● REQUIRED ACTION: Every record below must be returned exactly as it was received.

● Collected data:
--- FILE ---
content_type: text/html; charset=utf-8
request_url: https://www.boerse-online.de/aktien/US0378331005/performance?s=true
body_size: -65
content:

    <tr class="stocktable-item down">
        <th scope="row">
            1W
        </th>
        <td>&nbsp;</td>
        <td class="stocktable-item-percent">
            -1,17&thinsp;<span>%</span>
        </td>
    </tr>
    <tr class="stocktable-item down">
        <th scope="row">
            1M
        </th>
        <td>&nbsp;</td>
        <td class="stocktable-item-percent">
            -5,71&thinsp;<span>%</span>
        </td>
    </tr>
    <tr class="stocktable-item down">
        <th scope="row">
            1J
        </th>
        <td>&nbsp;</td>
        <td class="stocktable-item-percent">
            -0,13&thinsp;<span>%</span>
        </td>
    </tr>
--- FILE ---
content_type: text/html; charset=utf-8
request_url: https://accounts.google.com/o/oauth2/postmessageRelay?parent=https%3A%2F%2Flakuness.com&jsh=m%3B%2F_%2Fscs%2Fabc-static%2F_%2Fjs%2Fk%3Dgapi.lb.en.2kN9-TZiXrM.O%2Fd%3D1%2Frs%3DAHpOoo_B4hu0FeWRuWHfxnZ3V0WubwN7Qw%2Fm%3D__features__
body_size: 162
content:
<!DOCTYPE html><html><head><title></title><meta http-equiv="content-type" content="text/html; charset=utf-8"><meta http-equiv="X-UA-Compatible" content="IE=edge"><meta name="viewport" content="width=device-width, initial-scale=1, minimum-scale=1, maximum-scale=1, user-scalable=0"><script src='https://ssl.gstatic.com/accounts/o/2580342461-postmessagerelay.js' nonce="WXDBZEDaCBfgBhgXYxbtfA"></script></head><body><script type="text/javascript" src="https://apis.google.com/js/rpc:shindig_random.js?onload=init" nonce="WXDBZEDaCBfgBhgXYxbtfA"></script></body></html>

● OUTPUT OF THE TASK:
--- FILE ---
content_type: text/html; charset=utf-8
request_url: https://www.boerse-online.de/aktien/US0378331005/performance?s=true
body_size: -65
content:

    <tr class="stocktable-item down">
        <th scope="row">
            1W
        </th>
        <td>&nbsp;</td>
        <td class="stocktable-item-percent">
            -1,17&thinsp;<span>%</span>
        </td>
    </tr>
    <tr class="stocktable-item down">
        <th scope="row">
            1M
        </th>
        <td>&nbsp;</td>
        <td class="stocktable-item-percent">
            -5,71&thinsp;<span>%</span>
        </td>
    </tr>
    <tr class="stocktable-item down">
        <th scope="row">
            1J
        </th>
        <td>&nbsp;</td>
        <td class="stocktable-item-percent">
            -0,13&thinsp;<span>%</span>
        </td>
    </tr>
--- FILE ---
content_type: text/html; charset=utf-8
request_url: https://accounts.google.com/o/oauth2/postmessageRelay?parent=https%3A%2F%2Flakuness.com&jsh=m%3B%2F_%2Fscs%2Fabc-static%2F_%2Fjs%2Fk%3Dgapi.lb.en.2kN9-TZiXrM.O%2Fd%3D1%2Frs%3DAHpOoo_B4hu0FeWRuWHfxnZ3V0WubwN7Qw%2Fm%3D__features__
body_size: 162
content:
<!DOCTYPE html><html><head><title></title><meta http-equiv="content-type" content="text/html; charset=utf-8"><meta http-equiv="X-UA-Compatible" content="IE=edge"><meta name="viewport" content="width=device-width, initial-scale=1, minimum-scale=1, maximum-scale=1, user-scalable=0"><script src='https://ssl.gstatic.com/accounts/o/2580342461-postmessagerelay.js' nonce="WXDBZEDaCBfgBhgXYxbtfA"></script></head><body><script type="text/javascript" src="https://apis.google.com/js/rpc:shindig_random.js?onload=init" nonce="WXDBZEDaCBfgBhgXYxbtfA"></script></body></html>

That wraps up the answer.